In the constructor the netCdf files are read and we calculate the width and height of the domain in the bathymetry.
We also get the offset in x- and y-direction (the minimum x and y value).
tsunami_lab::setups::TsunamiEvent2d::TsunamiEvent2d(char *i_displacement,
char *i_bathymetry,
t_real *o_width,
t_real *o_height,
t_real *o_offsetX,
t_real *o_offsetY)
{
// read netCDF files
io::NetCdf::read(i_displacement, &m_ndX, &m_ndY, &m_displacementX, &m_displacementY, &m_displacement);
io::NetCdf::read(i_bathymetry, &m_nbX, &m_nbY, &m_bathymetryX, &m_bathymetryY, &m_bathymetry);
// calculate width
*o_width = m_bathymetryX[m_nbX - 1] - m_bathymetryX[0];
*o_height = m_bathymetryY[m_nbY - 1] - m_bathymetryY[0];
*o_offsetX = m_bathymetryX[0];
*o_offsetY = m_bathymetryY[0];
}
We get the displacement at a given point by finding the closest x and y value in the displacement netcdf file, if the given x and y are within the bounds of the file.

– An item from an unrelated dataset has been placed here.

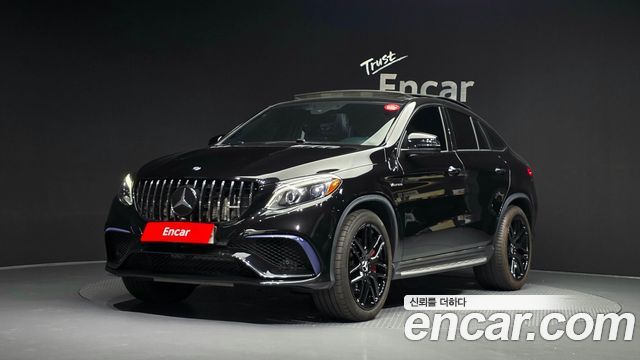 Mercedes-Benz GLE-Class из Кореи Encar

tsunami_lab::t_real tsunami_lab::setups::TsunamiEvent2d::getDisplacement(t_real i_x,
t_real i_y) const
{
t_idx l_x = 0;
t_idx l_y = 0;
// check if in bounds
if (i_x < m_displacementX[0] || i_x > m_displacementX[m_ndX - 1] || i_y < m_displacementY[0] || i_y > m_displacementY[m_ndY - 1])
return 0;
// find closest x and y
for (t_idx l_ix = 0; l_ix < m_ndX; l_ix++)
{
if (m_displacementX[l_ix] > i_x)
{
if (i_x - m_displacementX[l_ix - 1] < m_displacementX[l_ix] - i_x)
l_x = l_ix - 1;
else
l_x = l_ix;
break;
}
}
for (t_idx l_iy = 0; l_iy < m_ndY; l_iy++)
{
if (m_displacementY[l_iy] > i_y)
{
if (i_y - m_displacementY[l_iy - 1] < m_displacementY[l_iy] - i_y)
l_y = l_iy - 1;
else
l_y = l_iy;
break;
}
}
// return displacement
return m_displacement[l_y * m_ndX + l_x];
}
The bathymetry gets calculated analogue to the displacement.

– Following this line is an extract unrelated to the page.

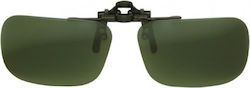Πρόσθετο Clip-on Polarized Ηλίου Fumo-green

Users can set the simulation time in the TsunamiEvent2d setup ['Tsunami2d path_to_displacement path_to_bathymetry time_simulated'] and the x and y resolution through the n_cells_x variable in the command line.
5.2.4 Check the correctness of your file input-based class setups::TsunamiEvent2d
The Artificial Tsunami Setup simulated over 5 Minutes (300s).

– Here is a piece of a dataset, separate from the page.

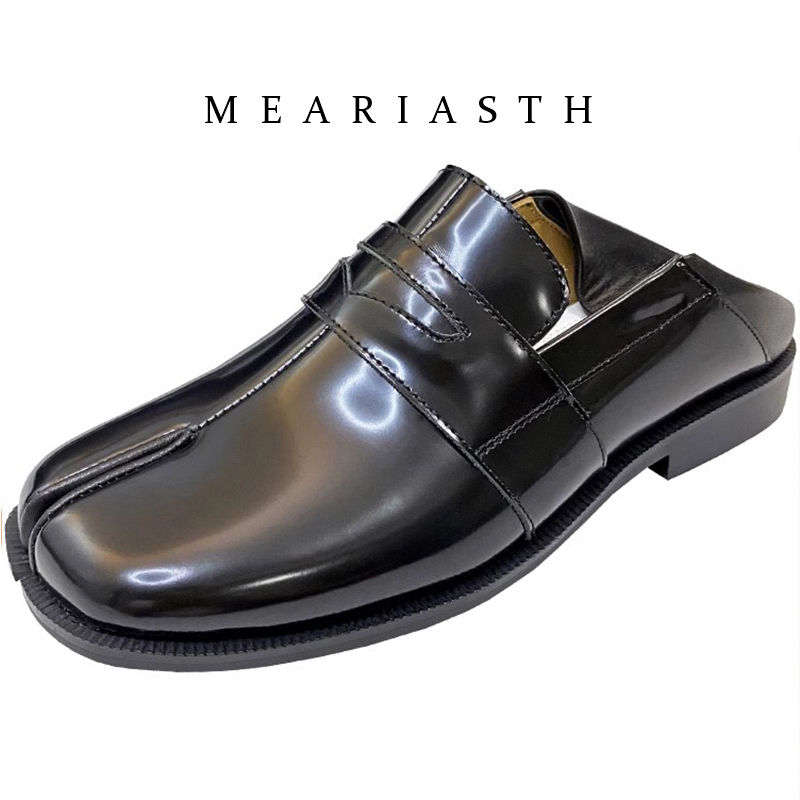 Schwarze Tabi-Schuhe mit getei – Men'S Shoes Hey Dude Bewertung und Preis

The Tsunami Event with the artificial Tsunami setups data given as netCdf files simulated over 5 Minutes (300s).
Both Setups seem to work very similarly, but to confirm we also added a Testcase that just runs the dataFiles through TsunamiEvent2d and compares them to ArtificialTsunami2d.
// check if artificialTsunami and tsunamiEvent2d are the same for the artificial tsunami data
for (tsunami_lab::t_real l_x = -4985; l_x < 4985; l_x += 50)
for (tsunami_lab::t_real l_y = -4985; l_y < 4985; l_y += 50)
{
REQUIRE(l_tsunamiEvent2d->getBathymetry(l_x, l_y) == Approx(l_artificialTsunami2d->getBathymetry(l_x, l_y)));
REQUIRE(l_tsunamiEvent2d->getHeight(l_x, l_y) == Approx(l_artificialTsunami2d->getHeight(l_x, l_y)));
REQUIRE(l_tsunamiEvent2d->getMomentumX(l_x, l_y) == Approx(l_artificialTsunami2d->getMomentumX(l_x, l_y)));
REQUIRE(l_tsunamiEvent2d->getMomentumY(l_x, l_y) == Approx(l_artificialTsunami2d->getMomentumY(l_x, l_y)));
}